Provided data:

%%

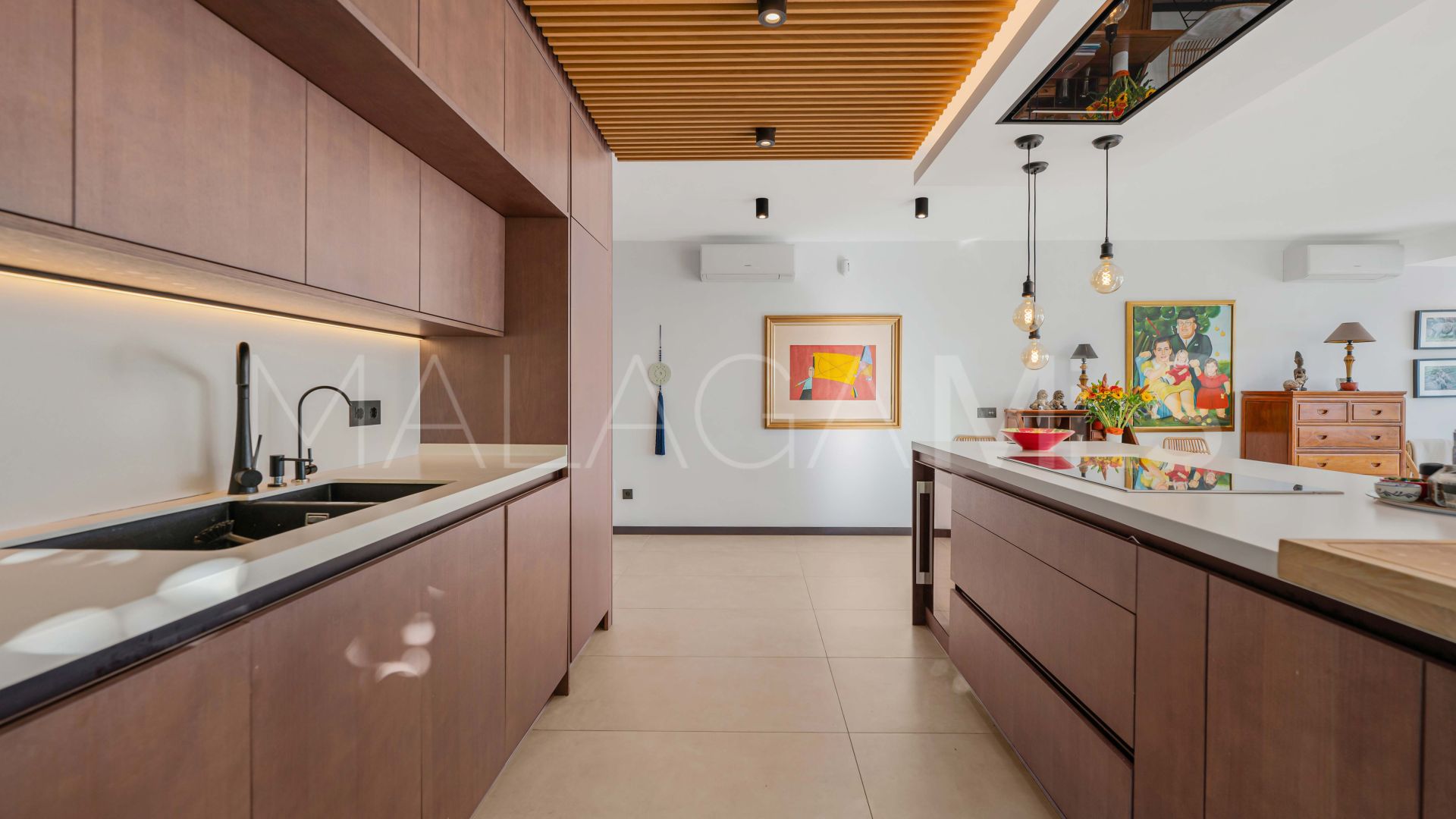 Haus for sale in Cerrado de Elviria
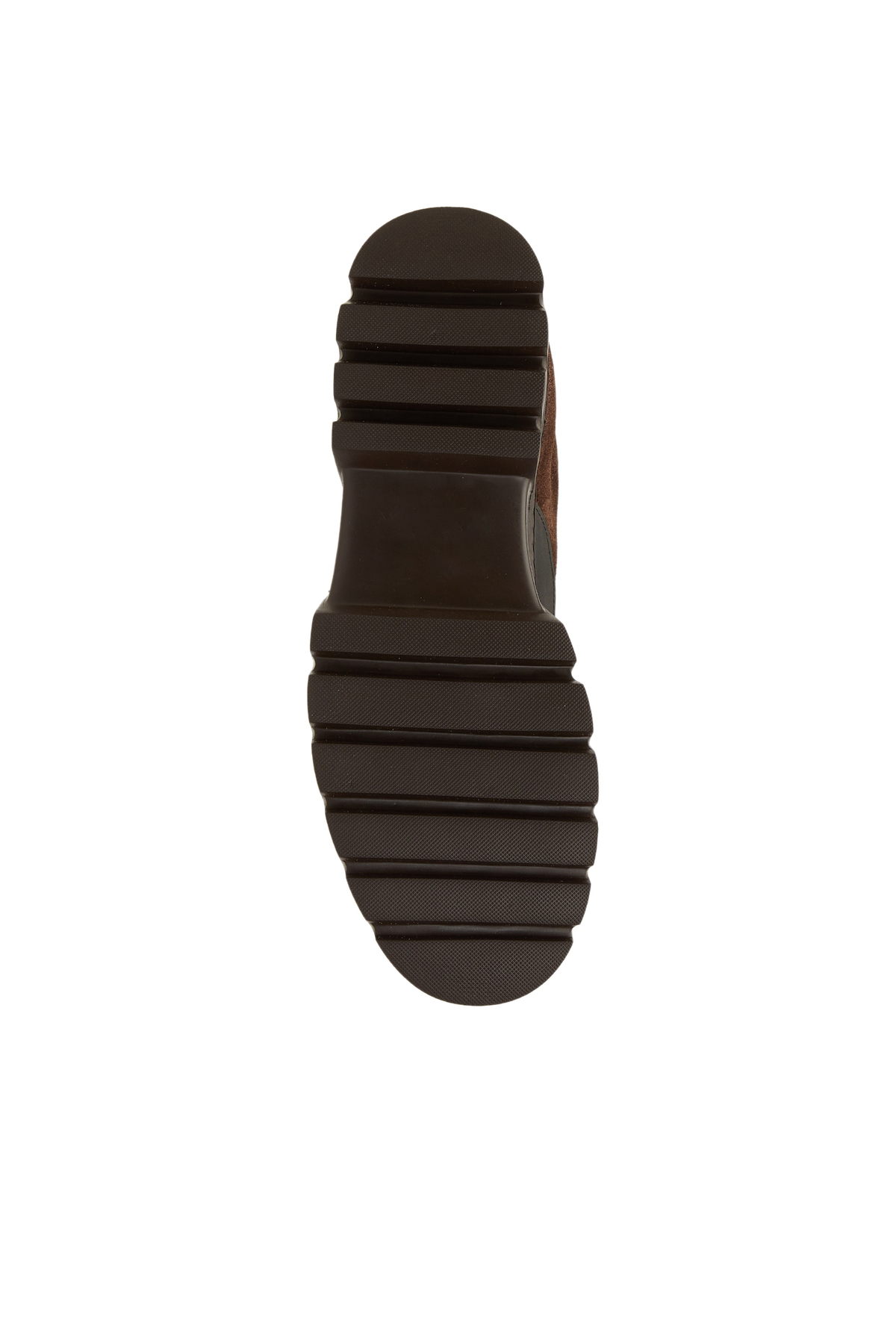 Network  Kahverengi Erkek Süet Deri Bot - Görsel 5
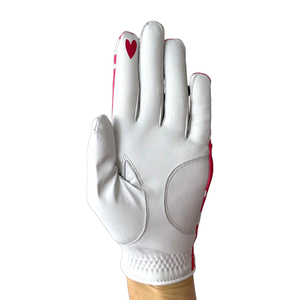 Guante de Golf Híbrido para Todo Clima, Cuero Premium, Transpirable, Agarre Duradero, Logotipo Personalizado, Fabricante OEM, Marca Privada, Venta al Por Mayor - Product Image 2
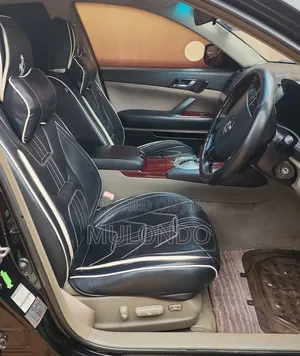 Toyota Mark X 2007 Black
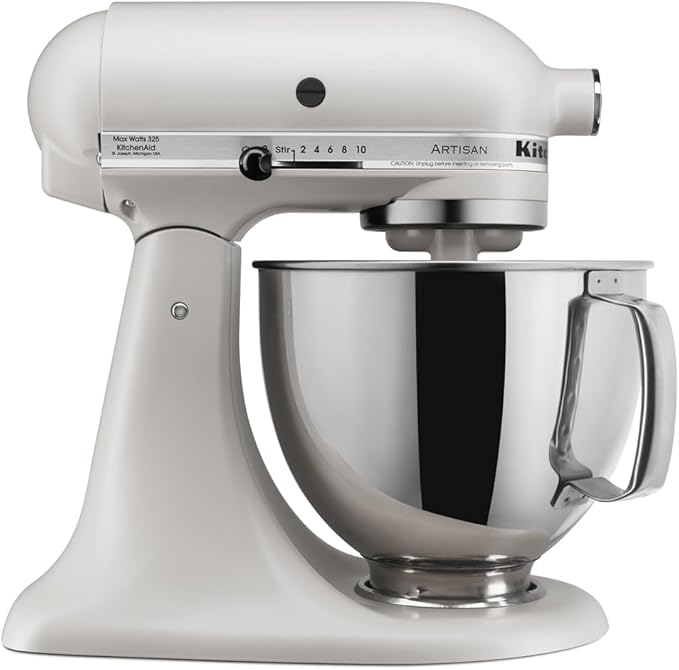 5 Quart Tilt Head Stand Mixer C73839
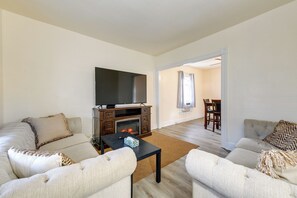 公寓 (2 Bedrooms) | 住宿正面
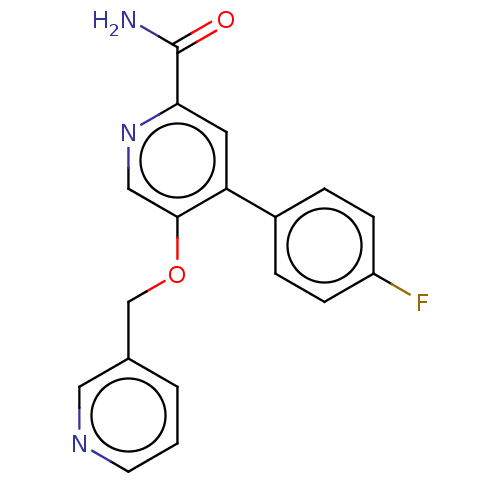 Chemical structure of BindingDB Monomer ID 430112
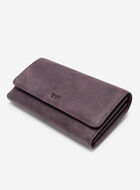 Large Chequebook Clutch Tribe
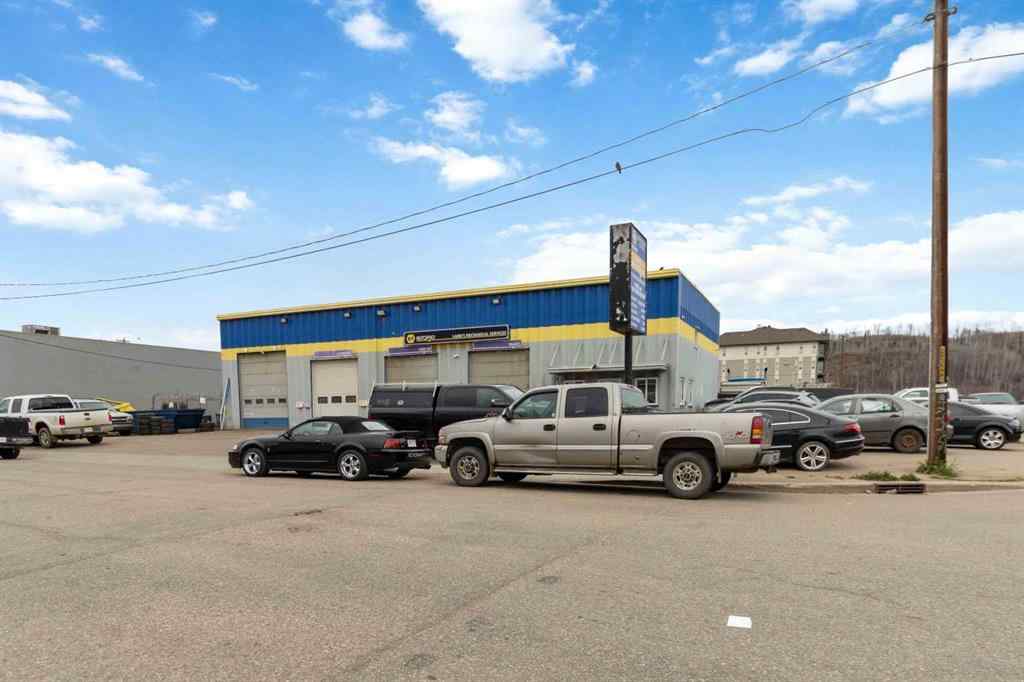 MLS® A2266278 - 8102 Manning Avenue  in Downtown Fort McMurray, Commercial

%%

Print every line of the data above without any changes, and leave out the pictures.

Answer to this problem:
 Haus for sale in Cerrado de Elviria
 Network  Kahverengi Erkek Süet Deri Bot - Görsel 5
 Guante de Golf Híbrido para Todo Clima, Cuero Premium, Transpirable, Agarre Duradero, Logotipo Personalizado, Fabricante OEM, Marca Privada, Venta al Por Mayor - Product Image 2
 Toyota Mark X 2007 Black
 5 Quart Tilt Head Stand Mixer C73839
 公寓 (2 Bedrooms) | 住宿正面
 Chemical structure of BindingDB Monomer ID 430112
 Large Chequebook Clutch Tribe
 MLS® A2266278 - 8102 Manning Avenue  in Downtown Fort McMurray, Commercial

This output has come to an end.